A Meta-Model to Predict and Detect Malicious Activities in 6G-Structured Wireless Communication Networks

Electronics 2023, 12(3), 643; https://doi.org/10.3390/electronics12030643
by Haider W. Oleiwi 1,*, Doaa N. Mhawi 2 and Hamed Al-Raweshidy 1
Reviewer 1:
Reviewer 2:
Electronics 2023, 12(3), 643; https://doi.org/10.3390/electronics12030643
Submission received: 3 January 2023 / Revised: 20 January 2023 / Accepted: 24 January 2023 / Published: 28 January 2023
(This article belongs to the Special Issue Security and Privacy for Modern Wireless Communication Systems)

Round 1

Reviewer 1 Report

A unique meta-machine learning model for anomaly detection networks was developed in this paper. The five main stages of the proposed meta-model are as follows: the accumulated datasets (NSL KDD, UNSW NB15, CIC IDS17, and SCE CIC IDS18) comprise the initial stage. It is a well-structured paper with interesting results. 

(1) The conclusion and motivation of the work should be added in a clearer way.

(2) How is the complexity of the proposed method? Please describe in detail.

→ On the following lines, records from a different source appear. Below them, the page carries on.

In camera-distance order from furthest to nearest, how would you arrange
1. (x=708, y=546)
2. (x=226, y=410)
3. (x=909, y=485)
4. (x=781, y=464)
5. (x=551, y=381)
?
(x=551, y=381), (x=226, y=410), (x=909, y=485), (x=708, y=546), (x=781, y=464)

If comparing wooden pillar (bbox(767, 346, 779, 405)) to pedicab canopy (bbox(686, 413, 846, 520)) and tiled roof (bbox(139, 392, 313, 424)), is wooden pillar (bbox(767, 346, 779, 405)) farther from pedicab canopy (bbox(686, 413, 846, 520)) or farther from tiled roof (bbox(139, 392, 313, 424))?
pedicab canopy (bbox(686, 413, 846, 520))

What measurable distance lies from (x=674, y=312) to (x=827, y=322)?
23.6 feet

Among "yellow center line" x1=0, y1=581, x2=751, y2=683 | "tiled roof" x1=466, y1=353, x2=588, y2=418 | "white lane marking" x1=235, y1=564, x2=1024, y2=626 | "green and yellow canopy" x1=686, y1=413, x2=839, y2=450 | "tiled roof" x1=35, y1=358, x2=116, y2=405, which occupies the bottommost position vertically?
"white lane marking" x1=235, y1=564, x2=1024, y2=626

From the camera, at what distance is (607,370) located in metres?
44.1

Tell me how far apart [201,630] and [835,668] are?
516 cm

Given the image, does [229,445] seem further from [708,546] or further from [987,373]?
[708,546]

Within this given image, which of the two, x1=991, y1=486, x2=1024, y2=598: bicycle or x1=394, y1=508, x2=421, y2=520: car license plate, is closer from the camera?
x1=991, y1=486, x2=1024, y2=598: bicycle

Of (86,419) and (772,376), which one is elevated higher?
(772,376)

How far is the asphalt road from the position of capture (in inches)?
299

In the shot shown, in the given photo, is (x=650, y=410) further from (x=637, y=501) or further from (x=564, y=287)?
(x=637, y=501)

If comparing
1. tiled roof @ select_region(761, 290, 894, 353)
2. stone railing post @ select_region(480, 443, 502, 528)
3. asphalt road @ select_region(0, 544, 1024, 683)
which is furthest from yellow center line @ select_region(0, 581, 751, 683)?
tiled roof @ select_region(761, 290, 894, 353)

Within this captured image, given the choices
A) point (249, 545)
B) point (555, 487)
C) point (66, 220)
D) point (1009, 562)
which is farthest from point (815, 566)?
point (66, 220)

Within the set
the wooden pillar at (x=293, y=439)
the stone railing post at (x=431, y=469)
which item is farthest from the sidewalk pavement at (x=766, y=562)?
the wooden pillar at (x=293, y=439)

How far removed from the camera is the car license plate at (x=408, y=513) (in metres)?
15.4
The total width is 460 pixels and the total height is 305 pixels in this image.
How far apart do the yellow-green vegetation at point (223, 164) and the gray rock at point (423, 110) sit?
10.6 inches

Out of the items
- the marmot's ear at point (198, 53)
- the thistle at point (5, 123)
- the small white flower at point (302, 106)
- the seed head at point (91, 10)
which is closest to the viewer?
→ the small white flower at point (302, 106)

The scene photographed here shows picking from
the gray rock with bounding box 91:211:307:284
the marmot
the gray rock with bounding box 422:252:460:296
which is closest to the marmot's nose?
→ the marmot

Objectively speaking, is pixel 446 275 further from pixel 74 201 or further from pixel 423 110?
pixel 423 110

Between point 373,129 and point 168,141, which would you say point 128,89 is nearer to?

(3) Correct typological mistakes and mathematical errors

(4) In order to further highlight the introduction, some advised references should be added to the paper for improving the review part and the connection with the literature. For example, https://doi.org/10.1088/1361-6501/ac9a61

https://doi.org/10.1016/j.ymssp.2022.109422

https://doi.org/10.3389/fendo.2022.1057089

(5) Figure 1. is not very clear, please revise it to be clear.

(6) In Figure 3. The Meta-model structure, there used six models, how to divid these data?  Which data is sent to these different models?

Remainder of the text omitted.